India is unlikely to achieve its ambitious target to narrow the deficit to 4.5% of GDP by financial year 2025-26 in the absence of more material gains in revenue, according to Moody's Investors Service.

The Union Budget 2023-24 projects a narrowing in the central government fiscal deficit to 5.9% in FY24 from 6.4% in FY23 and as wide as 9.2% in FY21.

Moody's, however, expects continued gradual fiscal consolidation to help stabilise the debt burden. The Budget balances the government's commitment to longer-term fiscal sustainability against its more immediate priority of supporting the economy amid high inflation, weak global demand, and ahead of general elections due by May 2024, Moody's says in a report.

Although changes to the tax regime will forego some income, the budget predicts largely buoyant revenue on robust nominal GDP growth and gains from stronger tax administration, the ratings agency says.

This should avoid a further deterioration in India's debt affordability as debt servicing costs increase on rising interest rates, it adds.

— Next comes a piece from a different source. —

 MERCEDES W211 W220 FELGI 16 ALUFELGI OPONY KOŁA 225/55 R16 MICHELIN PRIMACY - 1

Notwithstanding some improvement in India's fiscal position in recent years, a high debt burden and weak debt affordability remain key constraints that offset the country's fundamental strengths, including high growth potential and deep domestic capital markets, Moody's cautions.

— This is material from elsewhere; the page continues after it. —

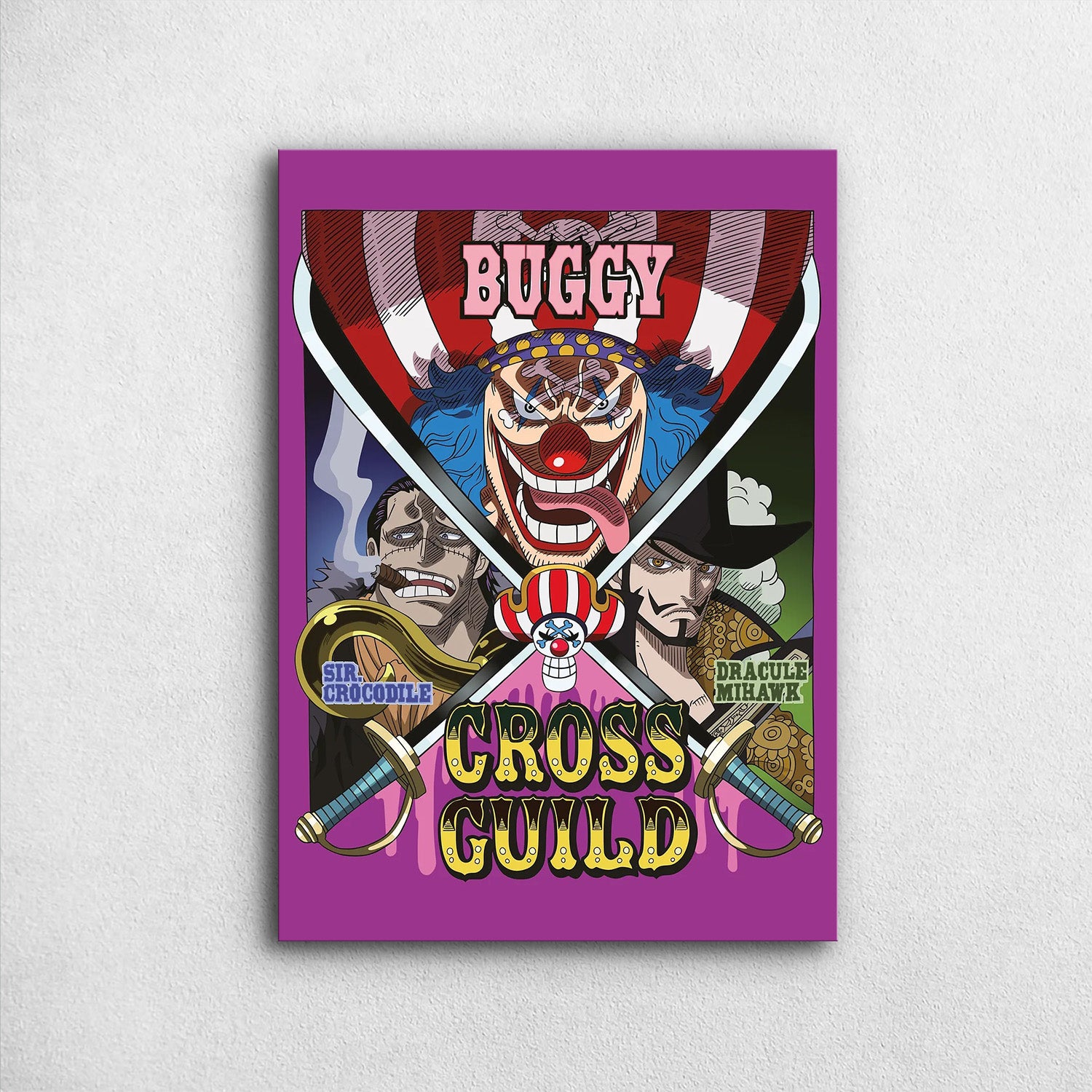 Cross Guild Wanted One Piece Metal Poster - Anime Wall Ar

"We expect India's general government debt burden to have peaked at around 90% of GDP in fiscal 2020, up from pre-pandemic levels of about 70% in fiscal 2018. In fiscal 2022, we forecast debt to have fallen to about 85% of GDP, but that remains significantly higher than the Baa-rated peer median of around 55%," the report says.

"The government has largely met its fiscal objectives over the past two years, assuaging concerns on fiscal policy effectiveness given a history of slippage from deficit targets. The budget also provided some reassurance on state finances, capping state deficits at 3% of gross state domestic product, with 0.5 percentage point of that tied to power-sector reform," it says, adding that trends in nominal GDP growth will be key in determining whether the debt burden can materially decline over the medium term.

Budget 2023 is credit positive for renewable energy companies, cement and steel producers, oil marketing companies and automakers in particular, according to Moody's. Continued high allocations toward strengthening the nation's infrastructure are also credit positive for rated cement producer UltraTech Cement and steelmakers Tata Steel and JSW Steel, the ratings firm notes.

The extension of the concessional custom duty of 5% on battery cells until fiscal 2023 will benefit electric vehicle (EV) manufacturers such as Tata Motors, says Moody's, adding that a scrappage policy for old vehicles will also help the company's commercial and passenger vehicle businesses. While Tata Motors' three models have helped it garner a 90% share in India’s lowly penetrated EV market, the company plans to expand its offering to 10 models by fiscal 2025.